– Потому что боги нисходили к возлюбленным в виде золотого дождя или белоснежного лебедя, а потом исчезали… А полубоги оставались жить с любимыми на земле. Ты не исчезнешь?
– А ты?
– Я первая спросила!
– Нет…
– Не исчезай! Ты самый лучший в мире мужчина!
– Да уж… Тебе и сравнить-то не с чем…
– А зачем сравнивать, если ты все равно самый лучший в мире мужчина!
В тот миг Курылев постарался забыть, что любое пособие по гармоничному сексу рекомендует, особенно женщине, хвалить партнера как можно чаще и беззастенчивей. Он просто блаженно лежал рядом с Леной, гладил ее восхитительную кожу и думал о том, что, даже побывав в объятиях свинопаса, принцесса остается принцессой. Конечно, свинопас не становится после этого принцем, но свинопасом все-таки быть уже перестает… Хотя бы чуть-чуть… И еще он думал о том, что у него есть минуты полторы, потом нужно вскакивать и менять бобину с пленкой…
С тихим стрекотом работал кинопроектор. Конический луч, пробивающий темноту кинозала, напоминал опрокинутое набок воспоминание о пирамиде. Фильм назывался «Моя четвероногая подружка».
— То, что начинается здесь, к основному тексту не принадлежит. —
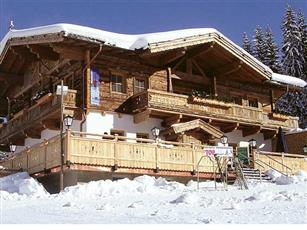 Bruchstall Café Après Ski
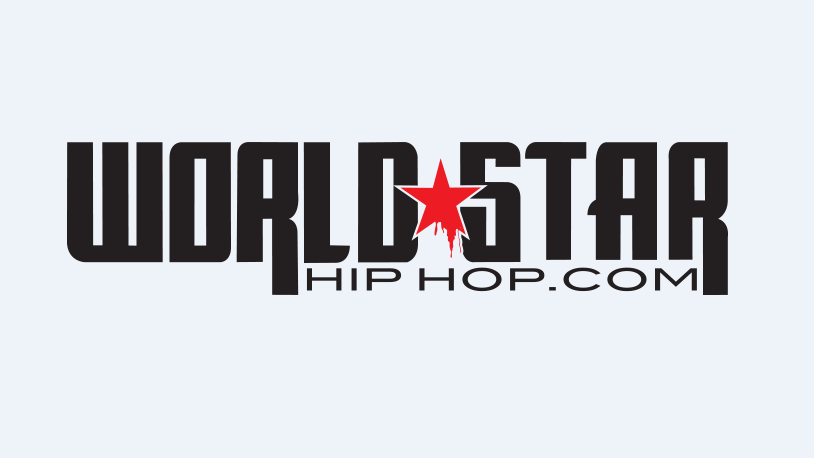 Worldstar Logo - WorldStarHipHop Launches Snapchat Channel With Studio71 – Variety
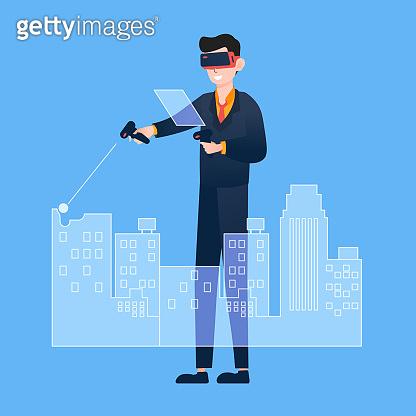 VR 가상현실 일러스트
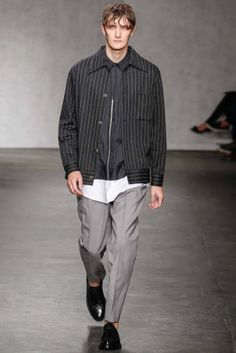 Image of Casely-Hayford 2015 Spring Collection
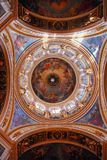 Saint Isaac`s Cathedral - Saint Petersburg, Russia Stock Photos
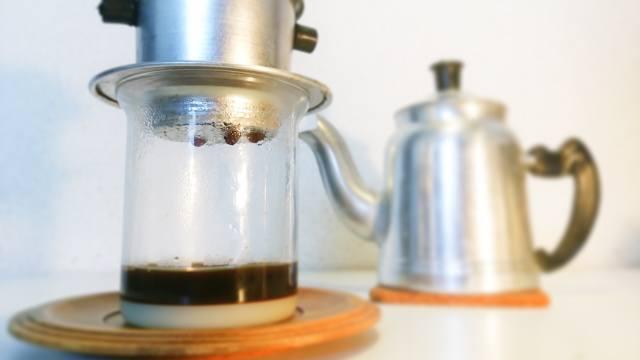 ベトナムコーヒー_抽出器具_使い方_⑭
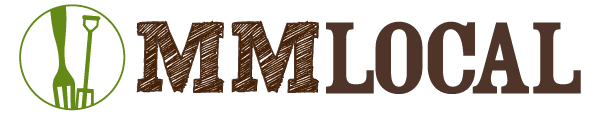 mm-local-logo.png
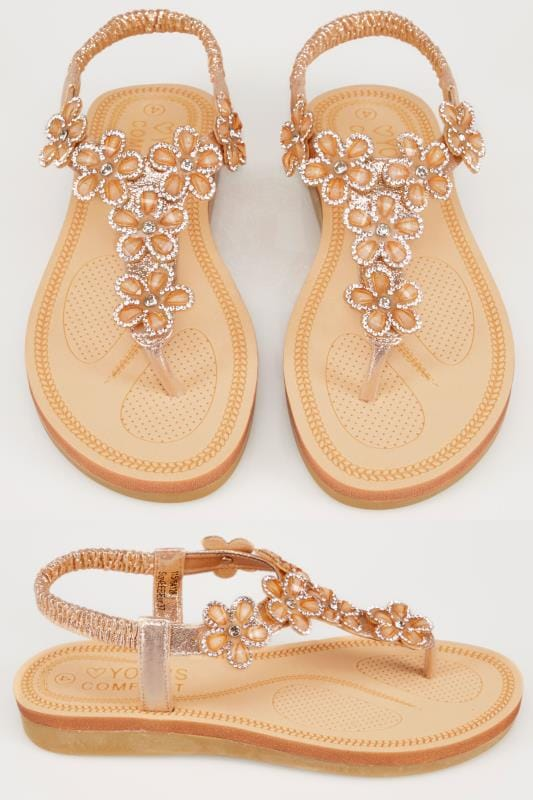 Wide Fit Sandals Bronze Open Toe Sandals With Embellished Floral Straps In TRUE EEE Fit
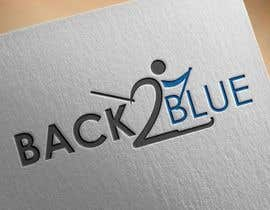 #15 for Design a Logo for Back2Blue af gamav99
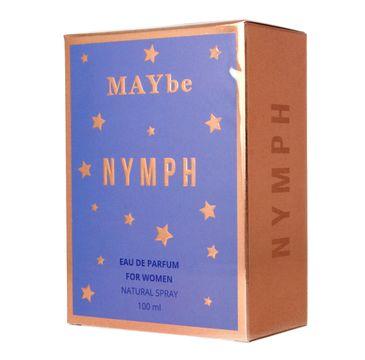 Maybe Nymph for Woman woda perfumowana damska 100 ml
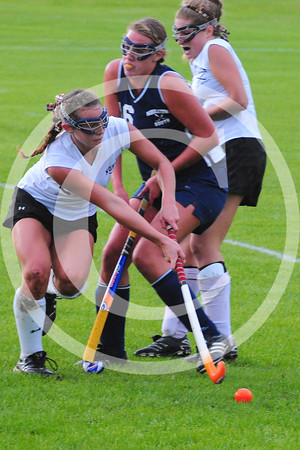 2011 Field Hockey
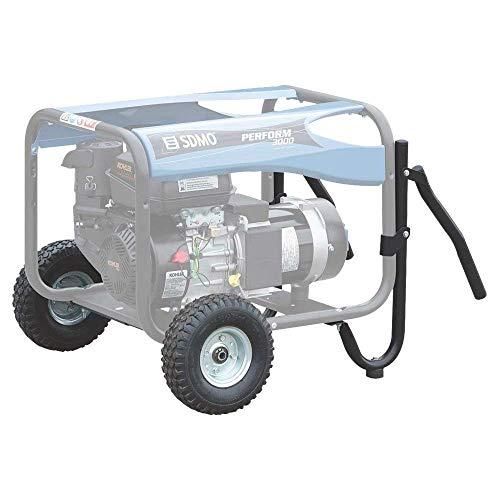 Widmer Radsatz für Stromerzeuger, 1 Stück, 2 und 3 kW -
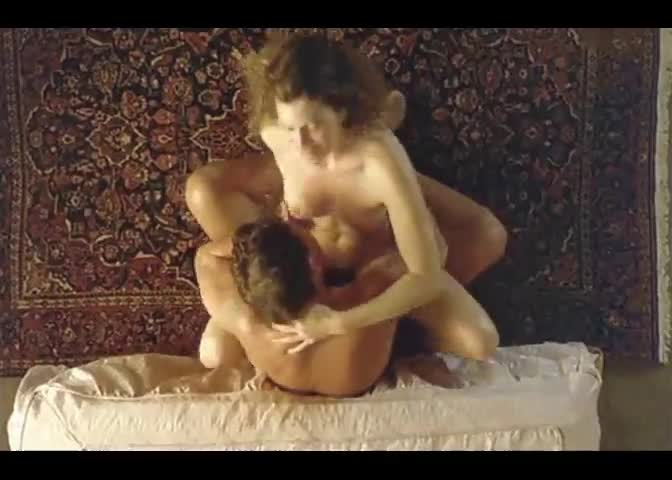 Watch sex scene from wild orchid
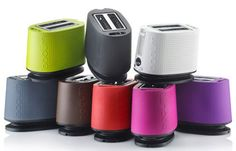 hello colourful toasters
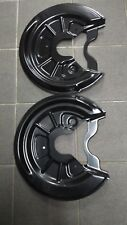 Genuine VW Pair of Rear Brake Disc Cover Shield Golf MK5 MK6 Touran Leon A3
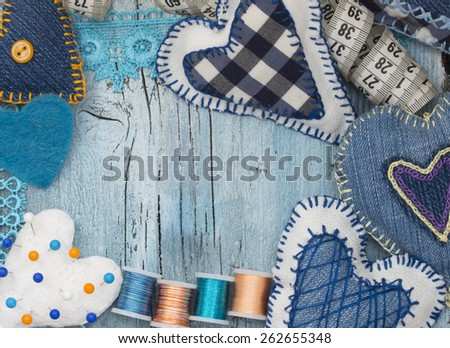 sewing material - stock photo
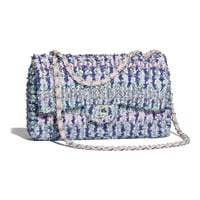 Knit & Silver-Tone Metal Blue, Pink & Turquoise Flap Bag | CHANEL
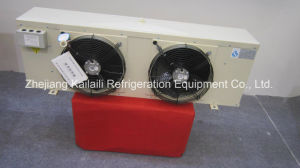 High Quality Dl-105 Air Cooler Fan for Cold Room pictures & photos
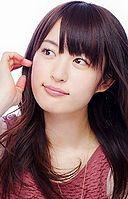 Komatsu Mikako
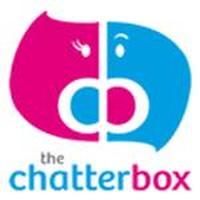 Franquicias Franquicias The Chatterbox Organización de eventos con un toque personal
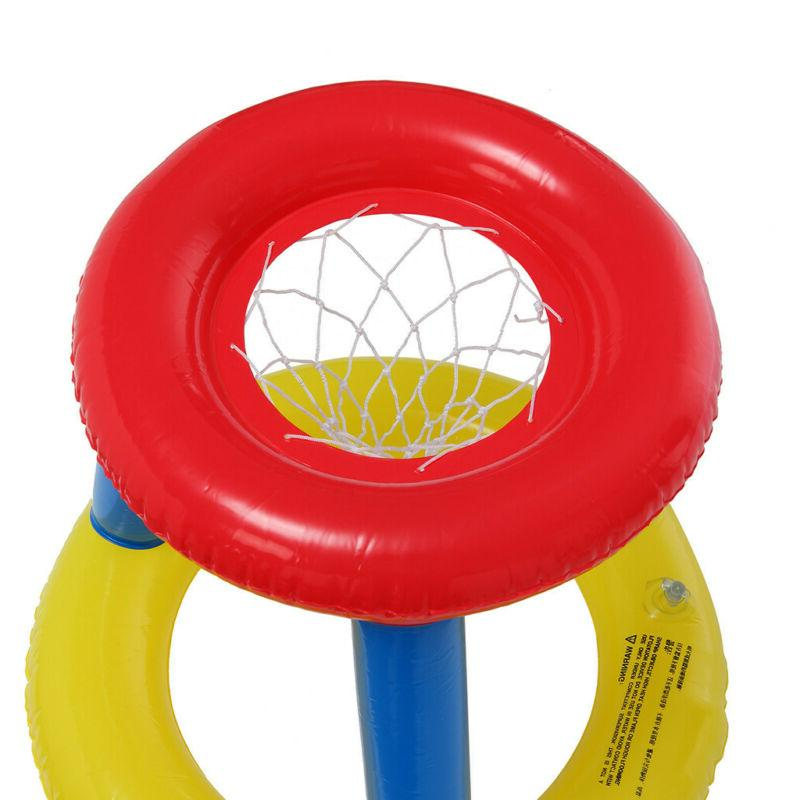 Swimming Pool Hoop Ball Sets Floating Water Sports
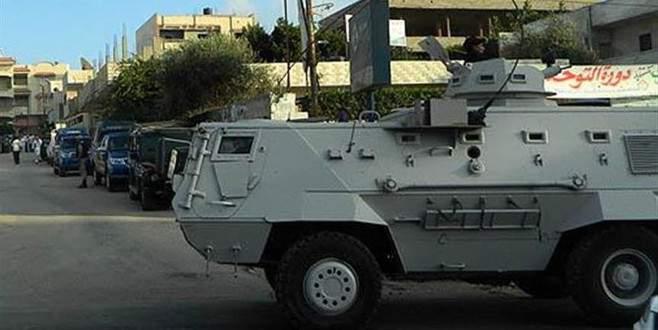 Mısır'da silahlı saldırı: 2 ölü, 3 yaralı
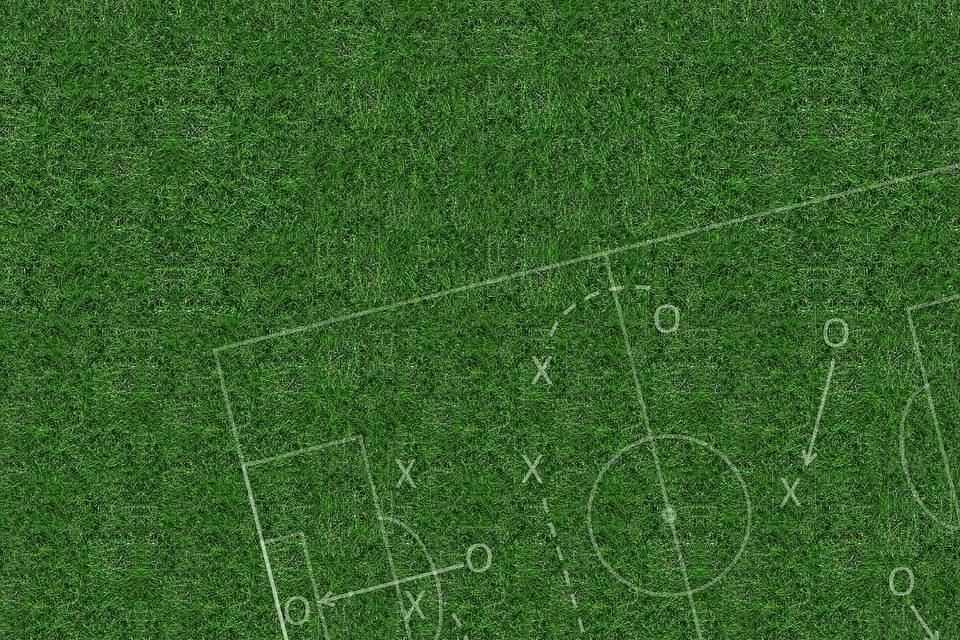 Pronostici calcio gratis: ti puoi fidare?
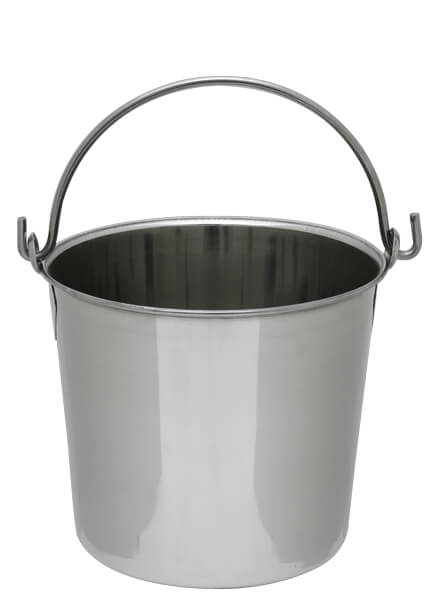 Stainless Steel Pail Heavy Duty - 8 quart
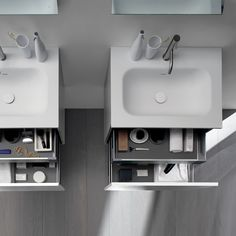 51 #bathroom #vanities are #beautiful and functional, providing ample #storage and #organization while maintaining #modern #minimalism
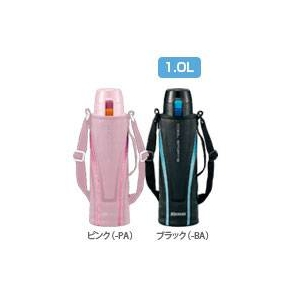 象印 ステンレスクールボトル1.0L【TUFF保冷専用】 ST-PC10 ピンク(PA)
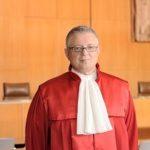 Peter M. Huber ist Richter im Zweiten Senats des Bundesverfassungsgerichts (Foto: Bundesverfassungsgericht)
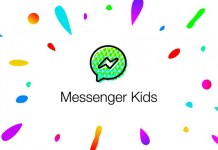Facebook Messenger Kids Google Play Store Android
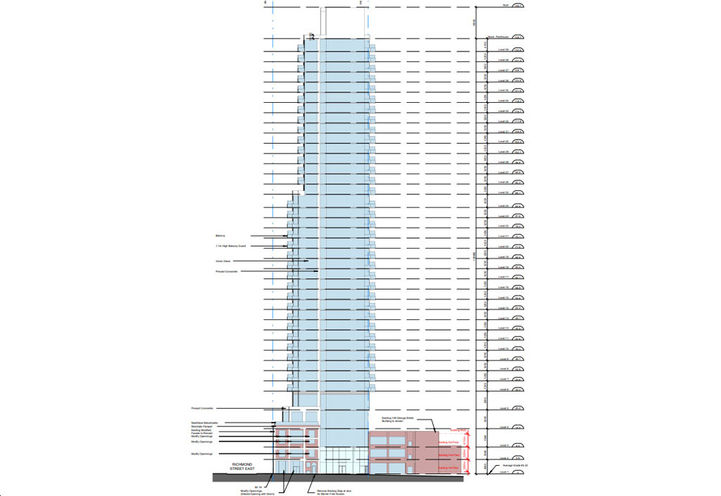 West Building Elevation of 125 George Street Condos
Утром, въезжая в Демгородок, Мишка был настолько рассеян, что чуть не отдал дежурному спецнацгвардейцу вместо путевки-наряда записку, которую собирался вложить в тайник. На тетрадном, вчетверо сложенном листке было по клеточкам выведено:
НИКОМУ НЕ ГОВОРИ, Я ЧТО-НИБУДЬ ПРИДУМАЮ.
ПРИХОДИ СЕГОДНЯ В 17.00 К НАМ.
Конечно, на это небезопасное свидание Мишка решился не сразу. Но он рассуждал так: уход Лены из дому едва ли вызовет подозрения у дежурного в будке. Мало ли куда она могла пойти: в медсанчасть – взять лекарства для больного отца, на пруд – прогуляться, в «Осинку» – поглазеть на головокружительную витрину. Кстати, ничего странного, если молодая изолянтка, у которой давно кончились талончики, полчаса стоит и рассматривает затейливую пирамиду, выстроенную из коробочек с французской косметикой. А тем временем Курылев должен выждать совершенно безлюдный момент и подать ей сигнал. Дверь будет заранее отперта, и Лене останется только одним духом взлететь по проклятой железной лестнице. Если кто-нибудь в этот миг все же появится, она сделает вид, что ветром у нее сорвало косынку и занесло аж сюда, на такую вот высоту. Один раз, в их ненасытный медовый месяц, они эту операцию проворачивали, и все прошло хорошо. Только притащившийся немного позже Ренат минут десять барабанил в дверь, но они затаились и, чтобы не расхохотаться, непрерывно целовались. От мысли, что они наконец-то снова останутся одни, у Мишки серебряными иголочками закололо все тело. «Юрятин убьет!» – обреченно подумал он.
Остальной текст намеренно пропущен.